Select Page

There’s a lot of excitement in the security world today around artificial intelligence (AI) and, more specifically, machine learning (ML). CSO Online lists their top 5 use cases for machine learning in security which include detecting malicious activity in the network, automating repetitive tasks, and analyzing large volumes of data for threat intelligence. But another immediate application of machine learning will be in data protection and the prevention of data leaks.

Data Protection Accuracy and Usability

Data protection is always balancing security and usability. Whether you are using traditional encryption and data loss prevention (DLP) software, or more modern CASB and Information Rights Management, those technologies are known for their usability problems. Some data protection software, especially if the settings are too aggressive, will prompt users too often to identify themselves and identify their data, prevent users from accessing data they actually should be able to access, and report false positives. Too many usability problems lead to frustration and slow down the pace of business. In the worst case, unusable data protection software will even incite users to find ways of circumventing the security you’ve put in place altogether. Faced with user backlash, many organizations end up turning down the security settings on their DLP, which improves the user experience but makes the data protection much less effective.

Machine learning algorithms promise to strike a better balance. By learning what sensitive data looks like in your organization, ML has a better chance of identifying sensitive data before it leaks, and catching potential leaks with fewer false positives.
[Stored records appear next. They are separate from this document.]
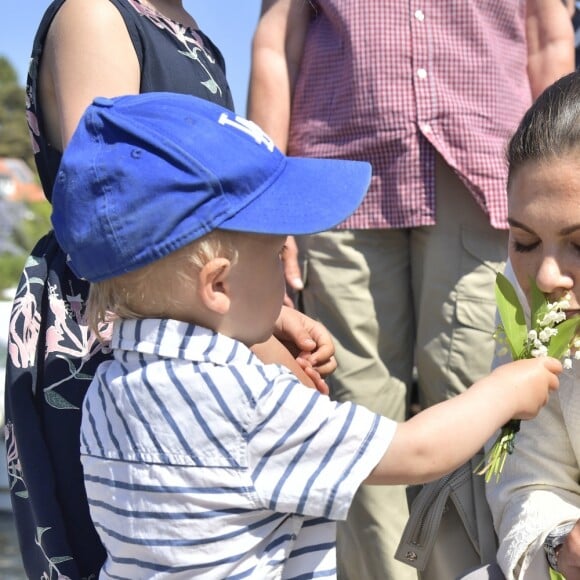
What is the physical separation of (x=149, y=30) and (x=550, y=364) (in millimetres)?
1284

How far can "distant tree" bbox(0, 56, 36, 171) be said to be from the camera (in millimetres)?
54688

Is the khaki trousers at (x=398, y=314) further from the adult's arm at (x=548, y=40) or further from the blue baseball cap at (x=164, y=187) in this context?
the blue baseball cap at (x=164, y=187)

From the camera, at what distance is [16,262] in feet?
105

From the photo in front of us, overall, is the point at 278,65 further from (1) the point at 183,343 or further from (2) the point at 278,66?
(1) the point at 183,343

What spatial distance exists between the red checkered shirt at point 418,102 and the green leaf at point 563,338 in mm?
1220

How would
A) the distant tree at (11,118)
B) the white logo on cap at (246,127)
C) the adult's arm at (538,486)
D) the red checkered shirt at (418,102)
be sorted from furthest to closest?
the distant tree at (11,118) → the red checkered shirt at (418,102) → the adult's arm at (538,486) → the white logo on cap at (246,127)

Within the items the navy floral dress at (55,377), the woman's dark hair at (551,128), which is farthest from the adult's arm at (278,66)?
the woman's dark hair at (551,128)

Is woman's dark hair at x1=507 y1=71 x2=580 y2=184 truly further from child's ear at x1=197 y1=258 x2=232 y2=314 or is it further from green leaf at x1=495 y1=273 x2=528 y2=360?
child's ear at x1=197 y1=258 x2=232 y2=314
Traditional regular expression matching doesn’t always work well to identify personally identifiable information. For example, take the number “4538262071598058”. Is this a credit card number (PFI), an international phone number (PII), or just a random sequence of numbers? Or imagine a document that talks about “Project DaVinci”, a secret project. Should this be treated as confidential? Without context, it’s hard to know, but machine learning in context could identify more accurately what it is. And as time goes on, ML continues to learn and gets more and more accurate.

Machine learning can even produce a confidence rating about what it thinks, for example for the number sequence given above perhaps the ML algorithm at that moment is 80% sure that this is a credit card number. Depending on the level of confidence, whether 80%, 50%, 99%, etc. it could chose to prompt the user for clarification, or simply take action without bothering the user at all.

Pinpoint the Source of Data Leaks

In the movies, secret agents will often ‘bug’ a criminal’s car and then watch them drive back to their headquarters to learn more about who they are meeting with and what they are doing. Similarly, some data protection software like Information Rights Management, lets you encrypt a file and then track what happens to it when it leaks. As the content owner, you can see who is trying to access the file, even outside the organization, and get a full audit trail of how the file leaked at every touch point along the way.

Information Rights Management is already very powerful in this regard, but today’s solutions are still a manual process of following files on a dashboard and getting alerts when they fall into the wrong hands. Add machine learning algorithms to Information Rights Management and now you are proactively tracking patterns of where all your enterprise data is leaking, by who, to whom, and why. Machine learning could be automatically highlighting potential insider threats, exfiltration attempts, and even who on the outside may be receiving the leaked data.

Machine learning is an exciting field and new breakthroughs in ML are sure to help the security world. In the short term, expect to see machine learning powering data protection solutions such as Information Rights Management technology, improving their accuracy, usability, and monitoring, even in the event of a leak.